Can I do this? Why should I do this? What do I have to prove? If I have to prove anything, to whom do I have to prove it? Is it just because I'd love for people to address me with "Doctor" before my name? Well, that's a little vain, isn't it? Is it because I'd love to see the letters "Ph.D." appear after my name on a business card? That's probably vanity all over again, and those are probably the worst reasons to take on something like this.

How do we as a society measure worth? I've heard this saying before, "The more you know, the more you're worth." That holds great truth when it comes to job hunting and retention. If someone came up to me and said, "Give me every reason why I shouldn't fire you right now," I could only respond: "I hold 2 degrees in music, I've completed my Kodály certification from an OAKE-endorsed program where I studied with 5 internationally renowned master teachers for 3 years, I can read, write, speak, and understand 3 languages fluently (English, Spanish, ASL), I excel in my written and verbal communication skills, I'm certified to teach both GT and all levels of music from PK - 12th grade, I'm proficiently skillful when using technology, the administration has evaluated my teaching several times and has determined that I exceed expectations overall, and I'm the only one on this campus who can do my job the way it's supposed to be done."

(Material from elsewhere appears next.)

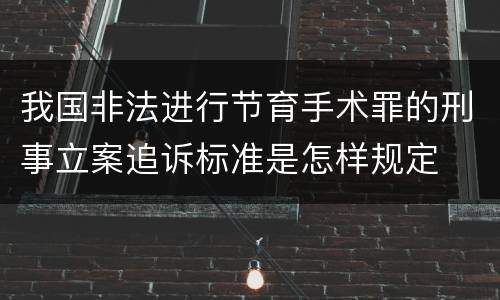 我国非法进行节育手术罪的刑事立案追诉标准是怎样规定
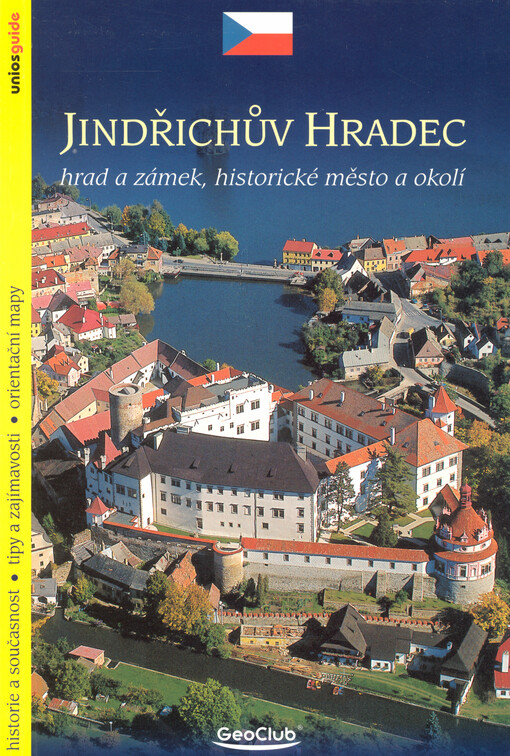 Jindřichův Hradec : hrad a zámek, historické město a okolí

So, if all that (and possibly more) is enough justification for me keeping my job, why should a Ph.D. matter? Why does it matter so much to me that I get one? The only people in my school district who hold Doctorates are usually administrators at the district level, not elementary music teachers. Besides, I know for a fact that my school district wouldn't pay me extra for having a Ph.D. 

So why do I want one?. I sure don't need it. I just want it...very badly. I want to feel a certain way about myself that I feel only UT accepting me and conferring on me the highest possible degree would make me feel. But I'm a very lazy person, and that type of person shouldn't pursue such a difficult workload. It would be a massive time commitment, not to mention a costly one. And yet, those 3 little letters, Ph.D., mean the world to me.

Before I even apply, I have to face and conquer many inner demons, including (but not limited to), my utter hatred for the GRE (which stems from my hatred of standardized tests in general).

I don't know if this will ever happen. I obsess and obsess over it. But every time I walk the UT campus and see students with their backpacks, I think to myself, "What do they have that I don't, and how can I get it?" I view UT students like an elite intellectual club that I yearn to join.

If I go through with it and push myself, I just have to remember what Mom told me: "If it was easy, everybody would do it."